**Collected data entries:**
[Start of Attachment]
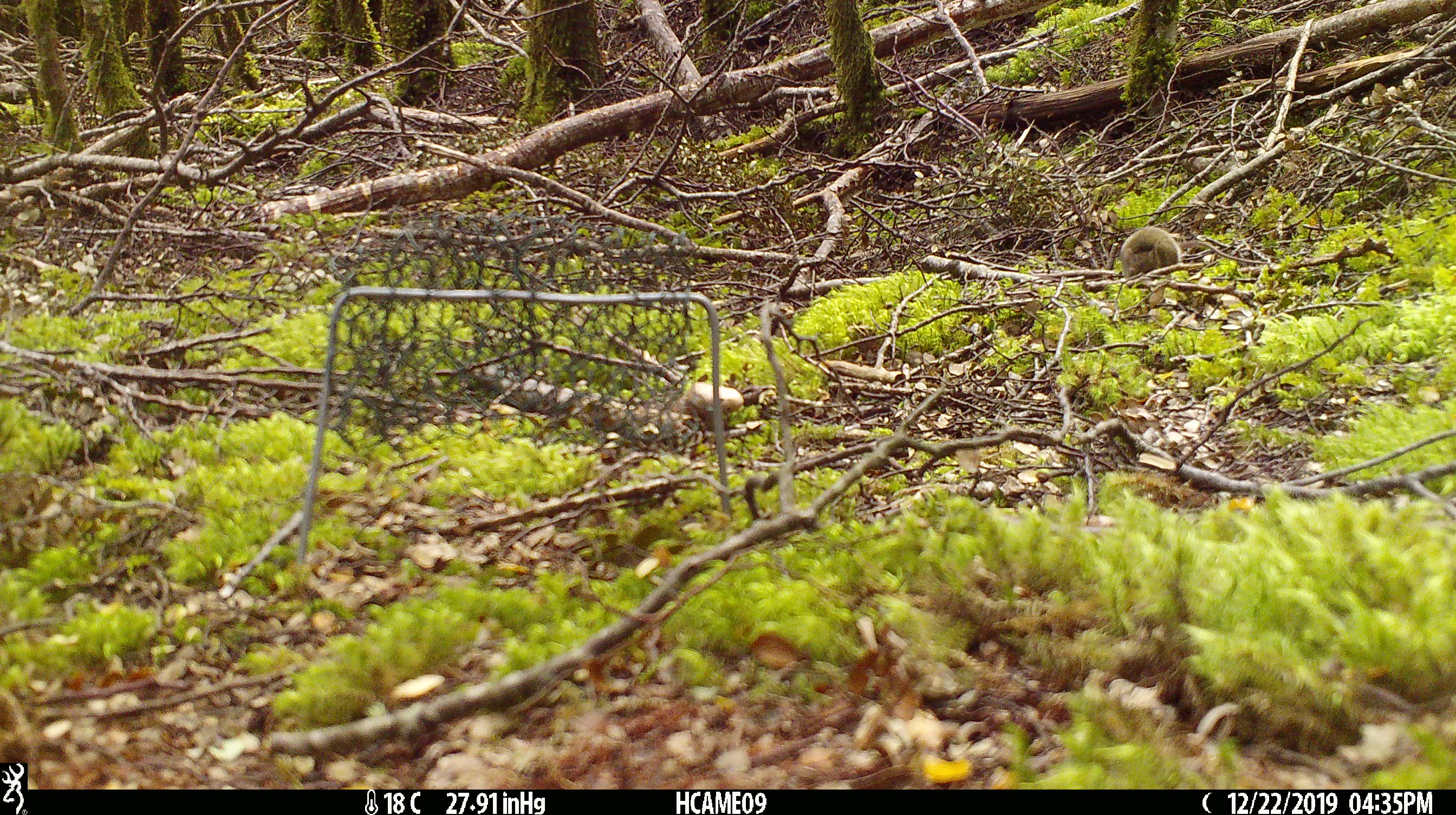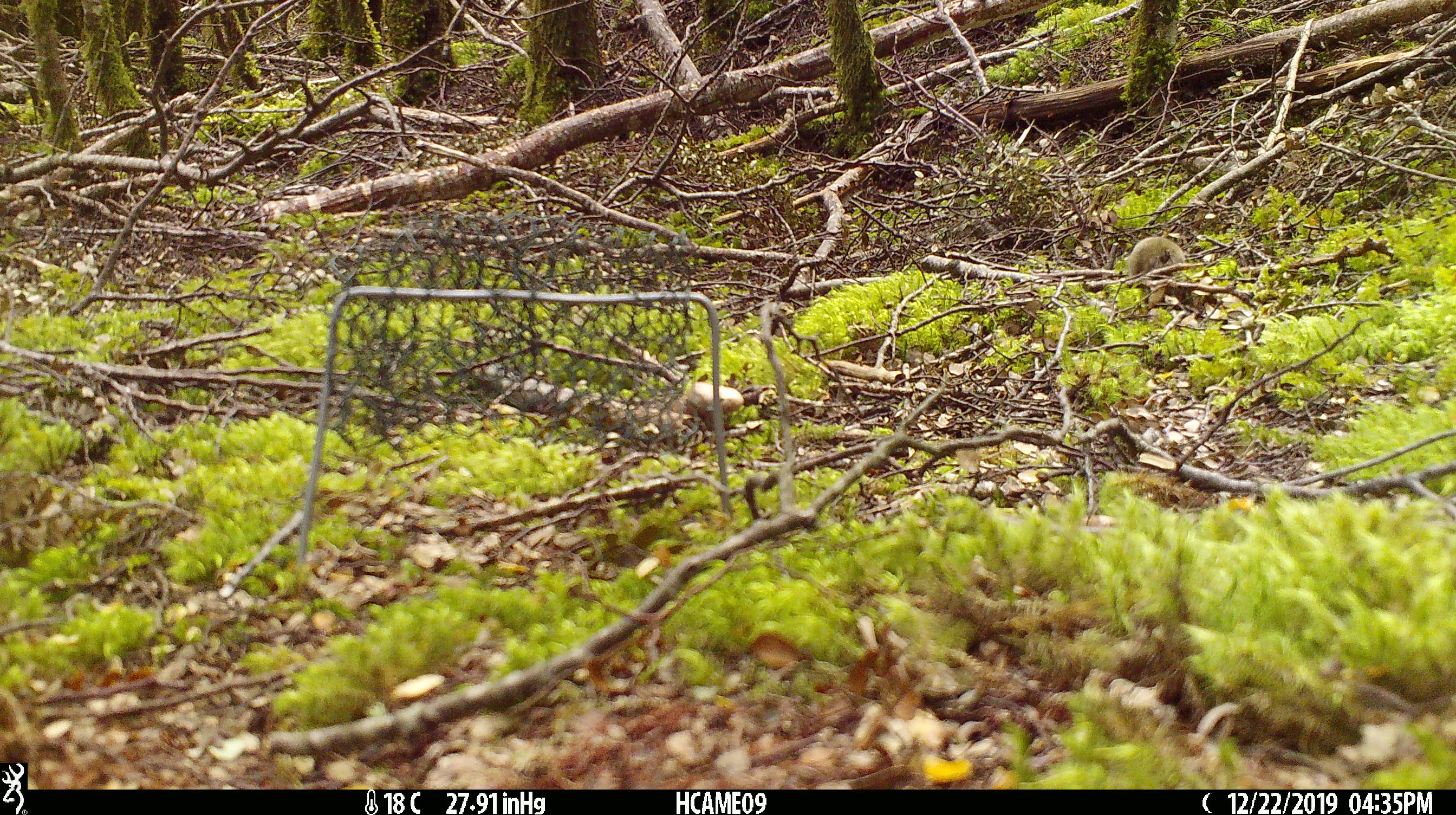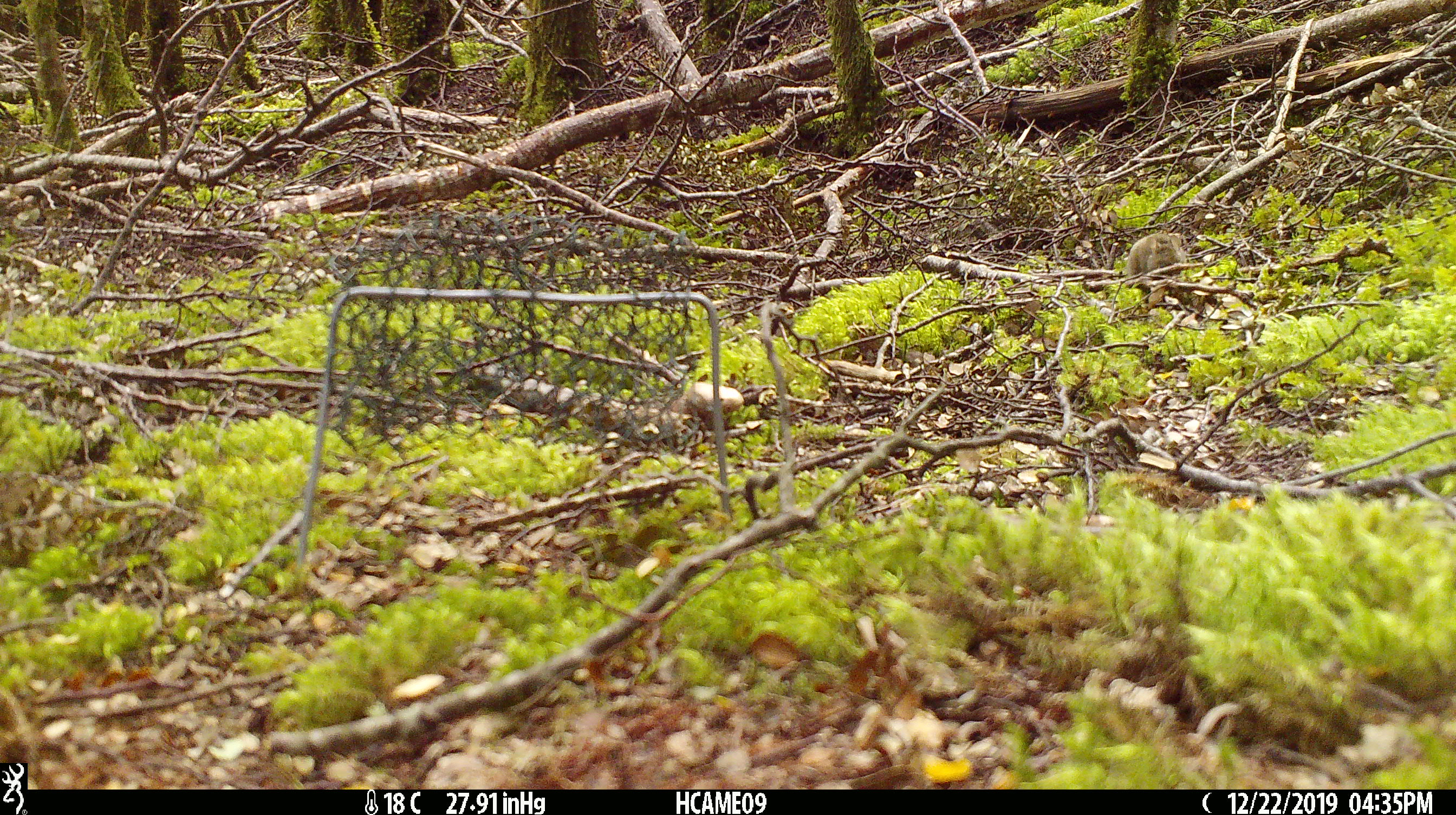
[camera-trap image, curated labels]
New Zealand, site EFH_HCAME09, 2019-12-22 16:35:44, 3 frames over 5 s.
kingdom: Animalia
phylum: Chordata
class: Mammalia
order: Rodentia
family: Muridae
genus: Mus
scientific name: Mus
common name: mouse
Mouse (Mus).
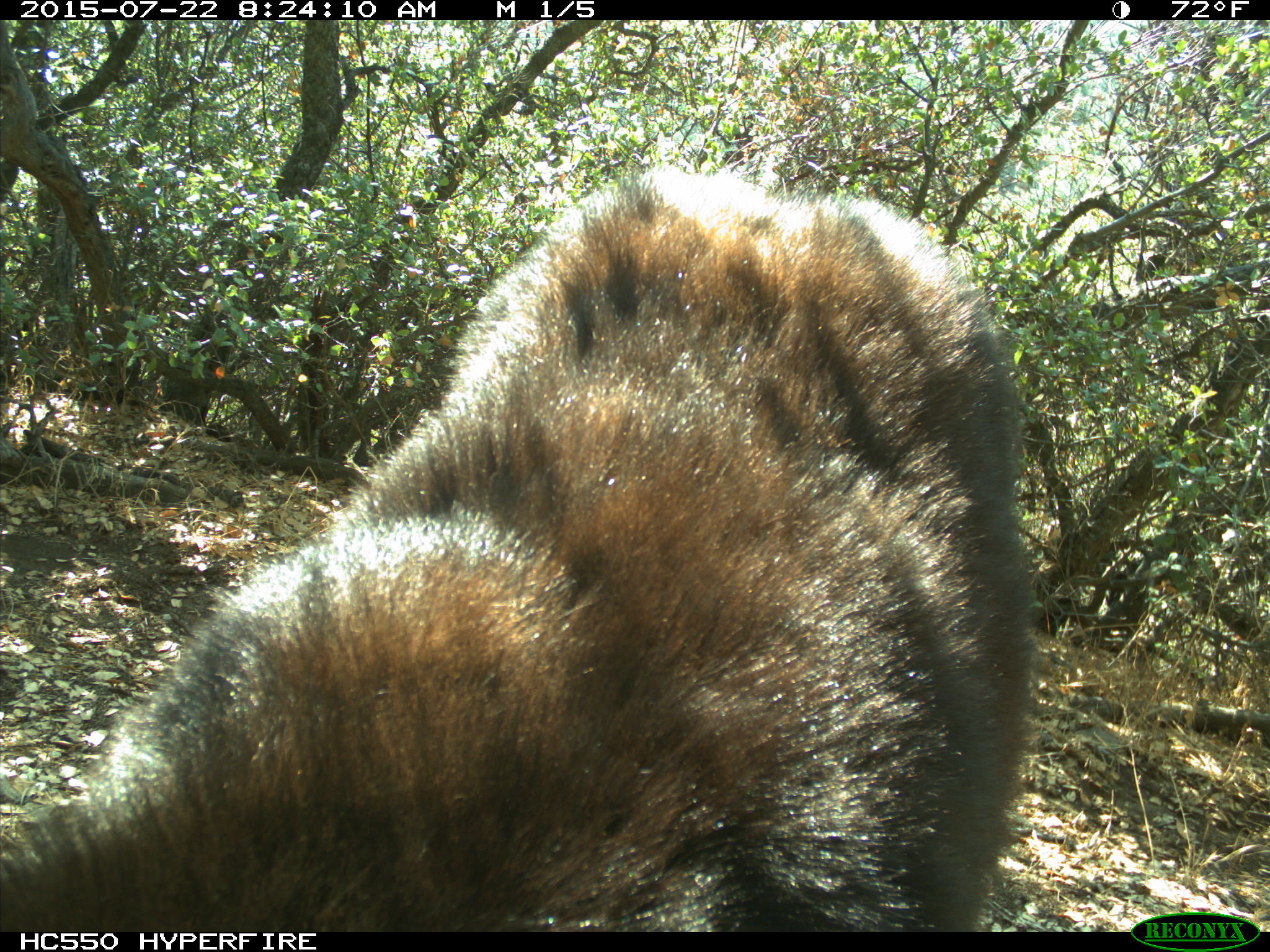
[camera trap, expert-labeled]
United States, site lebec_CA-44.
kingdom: Animalia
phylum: Chordata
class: Mammalia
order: Carnivora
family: Ursidae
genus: Ursus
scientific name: Ursus americanus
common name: american black bear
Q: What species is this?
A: Ursus americanus (american black bear).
[End of Attachment]
**What to work on:** Please ensure that the data above is repeated exactly, with no pictures in the copy.

**Response:**
[camera-trap image, curated labels]
New Zealand, site EFH_HCAME09, 2019-12-22 16:35:44, 3 frames over 5 s.
kingdom: Animalia
phylum: Chordata
class: Mammalia
order: Rodentia
family: Muridae
genus: Mus
scientific name: Mus
common name: mouse
Mouse (Mus).
[camera trap, expert-labeled]
United States, site lebec_CA-44.
kingdom: Animalia
phylum: Chordata
class: Mammalia
order: Carnivora
family: Ursidae
genus: Ursus
scientific name: Ursus americanus
common name: american black bear
Q: What species is this?
A: Ursus americanus (american black bear).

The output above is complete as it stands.